Et du coup, comme on l’a dit : le ch. 26 ne se termine pas sur les malédictions, c’est-à-dire sur la désobéissance d’israël ! À partir du v. 40, on a les mêmes élans qu’on retrouvera chez le prophète Osée : « Et pourtant, même quand ils seront dans la terre de leurs ennemis — c’est-à-dire en Exil —, Je ne les repousserai pas et je ne les prendrai pas en dégoût au point de les exterminer et de rompre mon alliance avec eux. Car c’est Moi, HaShèM, leur ‘ÈLoHîM ! Je ferai mémoire pour eux de l’Alliance avec les anciens que j’ai fait sortir de la terre d’Égypte sous les yeux des nations pour être leur ‘ÈLoHîM, Moi, HaShèM ! » (Lv 26,44-45) Ouf ! Rien n’est donc jamais perdu avec HaShèM : on l’a vu avec l’épisode du Taurillon d’or et on le verra dans toute la suite de l’histoire.

Voilà. Ici se clôt véritablement le Livre du Lévitique, avec le v. 46 : « Tels sont les H.oQîM — les décrets, qui se disent soit H.ouQaH, au féminin et donc H.ouQoT au pluriel ; soit H.oQ, au masculin, H.oQîM au pluriel —, les MiShPâTîM — les jugements — et les TORoT — les lois, TORoT étant le pluriel de ToRaH — qu’établit HaShèM entre Lui et les Fils d’Israël dans le Mont Sinaï, par la main de Moïse. »  Toutes ces prescriptions, rappelons-nous, sont les prescriptions de la véritable LIBERTÉ, la LIBERTÉ QUI LIBÈRE et que le Lévitique désigne sous le nom de SAINTETÉ. « Soyez Saints car Moi, HaShèM, je suis Saint ! » Le cadre de l’Alliance est désormais en place, le peuple va pouvoir reprendre la marche et se diriger vers KaNa“aN, cahin-caha, mais il avancera.

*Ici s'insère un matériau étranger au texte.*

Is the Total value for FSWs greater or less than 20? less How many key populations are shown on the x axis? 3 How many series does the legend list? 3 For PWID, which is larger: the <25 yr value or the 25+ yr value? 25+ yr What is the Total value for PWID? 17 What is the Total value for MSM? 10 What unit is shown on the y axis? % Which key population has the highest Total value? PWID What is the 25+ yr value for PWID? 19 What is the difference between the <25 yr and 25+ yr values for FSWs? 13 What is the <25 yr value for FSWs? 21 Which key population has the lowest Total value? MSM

Reste à présent l’épilogue, au ch. 27. Nous le verrons rapidement la prochaine fois. Le texte ne présente pas de difficulté majeure. En attendant, je vous souhaite une bonne lecture du ch. 26, peut-être en contemplant derrière tout ça la figure du Christ Jésus qui prend sur lui ces malédictions de l’Alliance pour que tous les hommes puissent, par Lui, s’ouvrir aux bénédictions promises, qui ne sont en fait rien d’autre que le développement des promesses faites à ‘AVeRaHaM. C’est ce que dit saint Paul dans l’épître aux Galates : « Quant à la malédiction de la ToRaH, le Christ nous en a rachetés en devenant, pour nous, objet de malédiction […] Tout cela pour que la bénédiction d’Abraham s’étende aux nations païennes dans le Christ Jésus, et que nous recevions, par la foi, l’Esprit qui a été promis. » (Ga 3,13-14) Vous voyez ? Connaître le Lévitique permet de comprendre sans difficulté ce que dit saint Paul. Sans le Lévitique, on peut comprendre n’importe quoi ! On peut imaginer que la ToRaH n’est que malédiction ou je ne sais quelle ânerie qui légitime à bon compte l’ignorance de l’Ancien Testament ! N’oublions jamais saint Jérôme : « Ignorer les Écritures, c’est ignorer le Christ ! » Je vous remercie.